*** Text provided Section Begins ***

The ₦1000 note depicts Aliyu Mai-Bornu and Clement Isong, the first two indigenous governors of the Central Bank of Nigeria. The reverse shows the CBN headquarters in Abuja.

== Design and security features ==
Naira notes incorporate portraits, cultural motifs, and national landmarks. Security features include holographic strips, watermarks, and microprinting, which are updated periodically to deter counterfeiting.

=== Redesigns ===

In 2022, the ₦200, ₦500, and ₦1000 notes were redesigned by the Central Bank of Nigeria.

== Abuse of the naira ==
Abuse of the naira refers to practices such as defacing, mutilating, or misusing banknotes. Common forms include spraying notes at social events, using them for decoration, or deliberately damaging them. The Central Bank of Nigeria considers such acts offences, citing increased replacement costs and reduced confidence in the currency. Measures against abuse include public education, penalties, and promotion of digital payments.

In April 2024, Nigerian social media personality Bobrisky was arrested by the Economic and Financial Crimes Commission (EFCC) for defacing naira notes at a public event. She pleaded guilty to four counts of currency abuse and was sentenced to six months in prison without the option of a fine.

Later in 2024, the CBN fined several banks for releasing newly printed notes to street vendors, part of efforts to curb currency abuse and ensure proper distribution channels.

*** Text provided Section Ends ***
*** Information given Section Begins ***

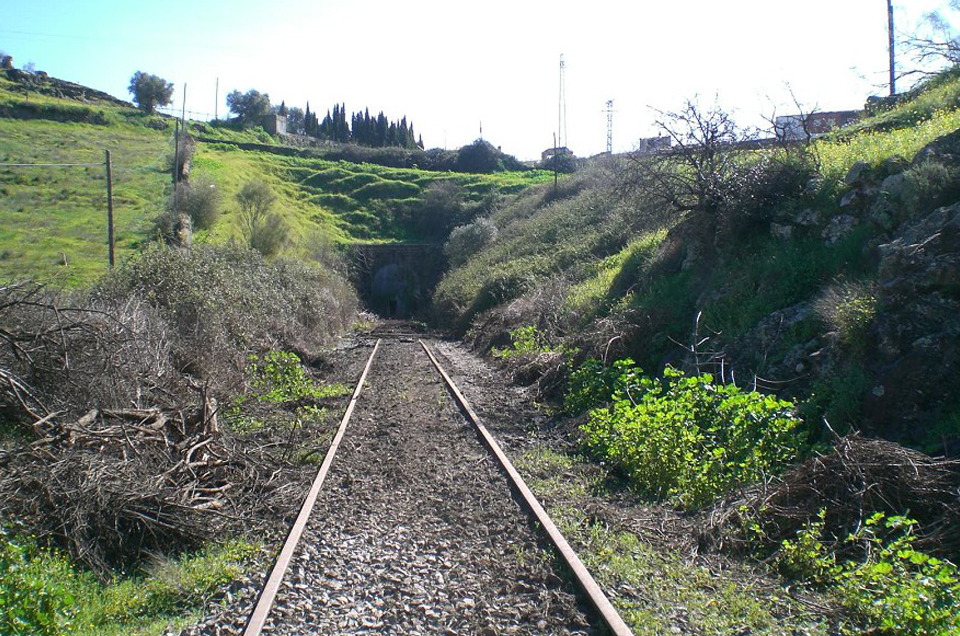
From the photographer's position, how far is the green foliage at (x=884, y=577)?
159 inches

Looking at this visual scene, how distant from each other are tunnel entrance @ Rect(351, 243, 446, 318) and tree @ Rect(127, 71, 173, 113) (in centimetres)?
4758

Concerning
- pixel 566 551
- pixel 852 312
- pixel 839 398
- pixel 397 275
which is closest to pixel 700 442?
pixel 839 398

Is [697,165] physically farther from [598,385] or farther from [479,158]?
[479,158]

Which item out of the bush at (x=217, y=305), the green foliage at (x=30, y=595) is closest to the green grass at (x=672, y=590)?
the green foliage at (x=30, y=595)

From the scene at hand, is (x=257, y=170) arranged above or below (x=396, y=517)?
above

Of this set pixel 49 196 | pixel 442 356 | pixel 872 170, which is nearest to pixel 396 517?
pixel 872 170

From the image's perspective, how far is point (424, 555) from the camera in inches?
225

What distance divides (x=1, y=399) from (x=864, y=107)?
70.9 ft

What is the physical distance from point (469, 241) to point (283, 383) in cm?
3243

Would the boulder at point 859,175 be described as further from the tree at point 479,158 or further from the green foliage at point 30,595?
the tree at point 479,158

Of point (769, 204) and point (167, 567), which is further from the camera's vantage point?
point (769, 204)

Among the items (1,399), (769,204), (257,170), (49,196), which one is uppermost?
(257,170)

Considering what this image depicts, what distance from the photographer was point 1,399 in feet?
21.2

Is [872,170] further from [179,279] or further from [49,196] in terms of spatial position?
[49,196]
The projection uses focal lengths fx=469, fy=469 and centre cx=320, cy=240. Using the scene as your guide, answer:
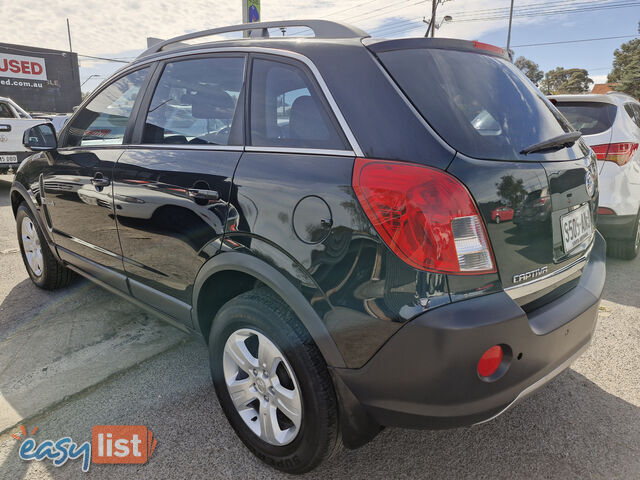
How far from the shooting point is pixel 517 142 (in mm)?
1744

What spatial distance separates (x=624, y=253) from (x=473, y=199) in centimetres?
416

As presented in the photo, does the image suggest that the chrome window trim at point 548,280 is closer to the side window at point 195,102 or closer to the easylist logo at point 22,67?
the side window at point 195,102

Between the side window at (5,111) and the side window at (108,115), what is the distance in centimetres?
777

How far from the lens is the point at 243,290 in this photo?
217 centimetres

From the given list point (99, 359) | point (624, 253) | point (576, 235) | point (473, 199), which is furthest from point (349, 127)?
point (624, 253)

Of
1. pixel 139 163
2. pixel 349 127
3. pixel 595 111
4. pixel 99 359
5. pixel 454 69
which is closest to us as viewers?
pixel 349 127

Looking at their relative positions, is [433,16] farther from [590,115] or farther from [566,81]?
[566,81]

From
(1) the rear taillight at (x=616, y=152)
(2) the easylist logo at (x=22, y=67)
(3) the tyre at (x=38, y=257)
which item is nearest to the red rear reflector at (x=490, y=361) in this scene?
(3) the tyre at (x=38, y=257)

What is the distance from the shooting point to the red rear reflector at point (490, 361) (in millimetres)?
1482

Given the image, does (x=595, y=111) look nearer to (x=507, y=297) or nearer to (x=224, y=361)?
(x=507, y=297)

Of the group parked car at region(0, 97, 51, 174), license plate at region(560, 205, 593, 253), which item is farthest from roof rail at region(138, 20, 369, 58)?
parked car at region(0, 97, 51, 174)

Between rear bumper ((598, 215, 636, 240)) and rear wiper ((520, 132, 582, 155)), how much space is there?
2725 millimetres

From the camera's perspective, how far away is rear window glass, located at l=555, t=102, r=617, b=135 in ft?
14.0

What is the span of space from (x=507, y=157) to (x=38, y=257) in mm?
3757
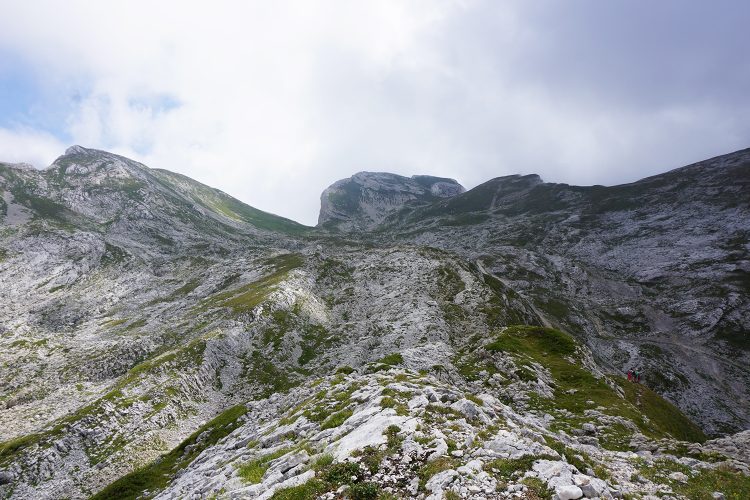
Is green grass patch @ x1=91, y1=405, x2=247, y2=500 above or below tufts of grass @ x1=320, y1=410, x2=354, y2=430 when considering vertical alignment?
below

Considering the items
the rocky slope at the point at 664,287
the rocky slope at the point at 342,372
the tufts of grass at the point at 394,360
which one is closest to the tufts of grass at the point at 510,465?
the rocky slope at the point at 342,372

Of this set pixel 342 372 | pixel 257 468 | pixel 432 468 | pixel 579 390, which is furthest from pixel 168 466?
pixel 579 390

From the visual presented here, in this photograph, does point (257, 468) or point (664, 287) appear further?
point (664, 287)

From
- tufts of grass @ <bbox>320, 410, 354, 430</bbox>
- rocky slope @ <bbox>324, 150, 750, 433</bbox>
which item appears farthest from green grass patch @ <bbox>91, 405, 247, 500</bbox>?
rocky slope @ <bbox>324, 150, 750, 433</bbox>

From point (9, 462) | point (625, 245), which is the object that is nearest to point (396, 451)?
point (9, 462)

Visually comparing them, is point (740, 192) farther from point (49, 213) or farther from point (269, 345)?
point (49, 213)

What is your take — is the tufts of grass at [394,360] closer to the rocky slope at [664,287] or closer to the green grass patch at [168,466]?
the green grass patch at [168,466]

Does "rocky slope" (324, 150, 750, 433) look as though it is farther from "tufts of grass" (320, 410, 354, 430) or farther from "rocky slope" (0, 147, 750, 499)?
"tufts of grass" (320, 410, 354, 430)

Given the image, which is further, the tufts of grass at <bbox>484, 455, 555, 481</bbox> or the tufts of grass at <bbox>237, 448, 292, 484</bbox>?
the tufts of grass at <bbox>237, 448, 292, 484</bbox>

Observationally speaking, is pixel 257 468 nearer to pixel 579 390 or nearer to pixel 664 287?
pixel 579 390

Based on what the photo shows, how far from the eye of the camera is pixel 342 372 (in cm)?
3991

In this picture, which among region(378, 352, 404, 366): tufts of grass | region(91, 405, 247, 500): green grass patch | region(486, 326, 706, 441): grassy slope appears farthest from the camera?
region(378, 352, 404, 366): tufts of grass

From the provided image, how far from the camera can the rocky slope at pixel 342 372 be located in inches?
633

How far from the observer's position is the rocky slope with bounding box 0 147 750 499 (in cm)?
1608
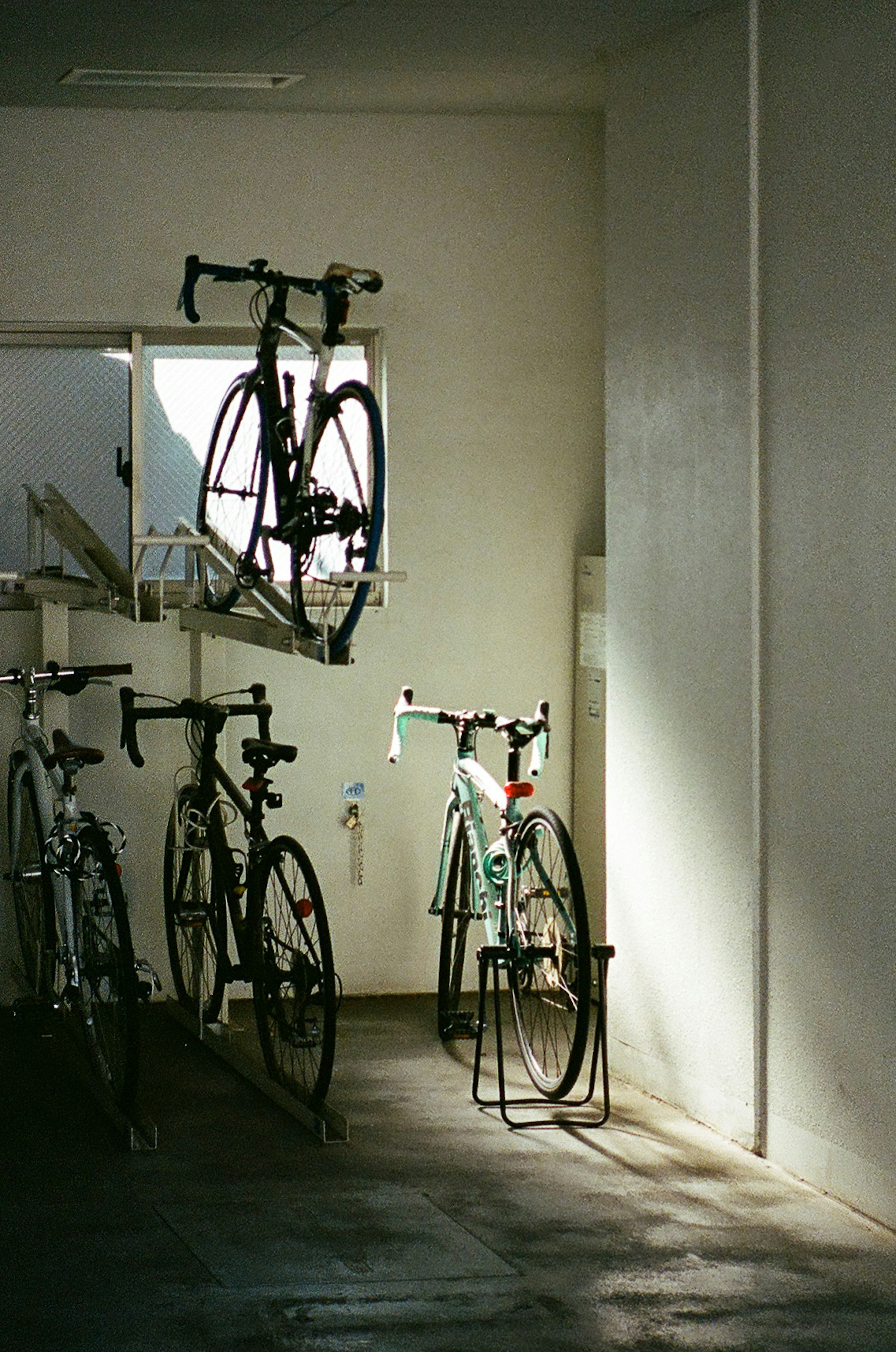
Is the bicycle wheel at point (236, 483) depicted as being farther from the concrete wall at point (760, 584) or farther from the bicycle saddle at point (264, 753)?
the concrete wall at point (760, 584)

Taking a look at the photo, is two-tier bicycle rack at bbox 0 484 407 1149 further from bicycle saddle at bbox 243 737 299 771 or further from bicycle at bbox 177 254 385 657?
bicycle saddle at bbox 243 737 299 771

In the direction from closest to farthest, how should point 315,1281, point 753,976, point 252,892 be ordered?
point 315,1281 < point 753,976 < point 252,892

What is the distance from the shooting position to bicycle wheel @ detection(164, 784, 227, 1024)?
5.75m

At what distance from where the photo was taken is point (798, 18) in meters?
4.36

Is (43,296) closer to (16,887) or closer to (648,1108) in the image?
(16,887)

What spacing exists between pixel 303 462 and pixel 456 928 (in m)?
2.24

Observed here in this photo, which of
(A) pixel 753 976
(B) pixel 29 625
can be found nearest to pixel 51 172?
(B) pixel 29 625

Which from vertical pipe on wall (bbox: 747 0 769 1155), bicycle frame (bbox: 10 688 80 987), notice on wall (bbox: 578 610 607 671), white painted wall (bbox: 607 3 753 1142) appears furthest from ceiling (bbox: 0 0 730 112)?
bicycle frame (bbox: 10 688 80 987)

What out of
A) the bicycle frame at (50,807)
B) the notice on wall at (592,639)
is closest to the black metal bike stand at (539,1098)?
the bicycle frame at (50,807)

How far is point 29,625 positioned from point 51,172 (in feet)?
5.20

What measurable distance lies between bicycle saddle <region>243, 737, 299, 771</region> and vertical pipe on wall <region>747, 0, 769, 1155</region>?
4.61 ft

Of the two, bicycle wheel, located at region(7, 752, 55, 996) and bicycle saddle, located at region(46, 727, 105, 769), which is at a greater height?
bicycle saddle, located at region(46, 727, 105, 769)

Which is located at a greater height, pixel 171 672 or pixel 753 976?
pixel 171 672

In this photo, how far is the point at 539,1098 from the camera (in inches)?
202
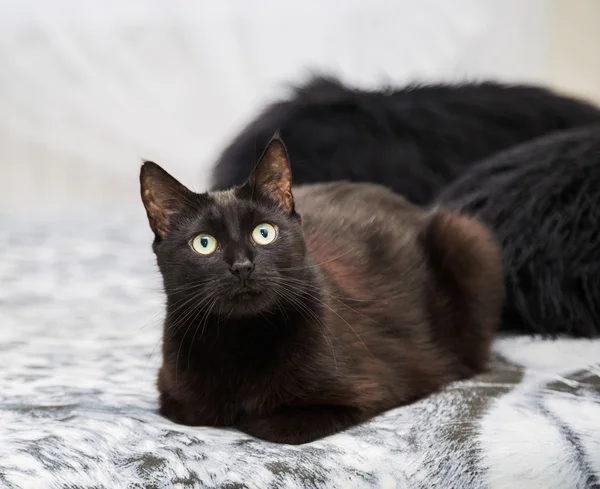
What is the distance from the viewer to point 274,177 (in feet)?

*** Information given Section Ends ***

● List of tasks
A. List every security feature that the naira text names for naira notes.
B. Answer these questions using the naira text:
(i) What is shown on the reverse of the ₦1000 note?
(ii) In what year were the ₦200, ₦500, and ₦1000 notes redesigned?
(iii) Which body arrested Bobrisky in April 2024?

● Solutions by task
A.
- Holographic strips
- Watermarks
- Microprinting

B.
(i) The CBN headquarters in Abuja.
(ii) 2022.
(iii) The Economic and Financial Crimes Commission (EFCC).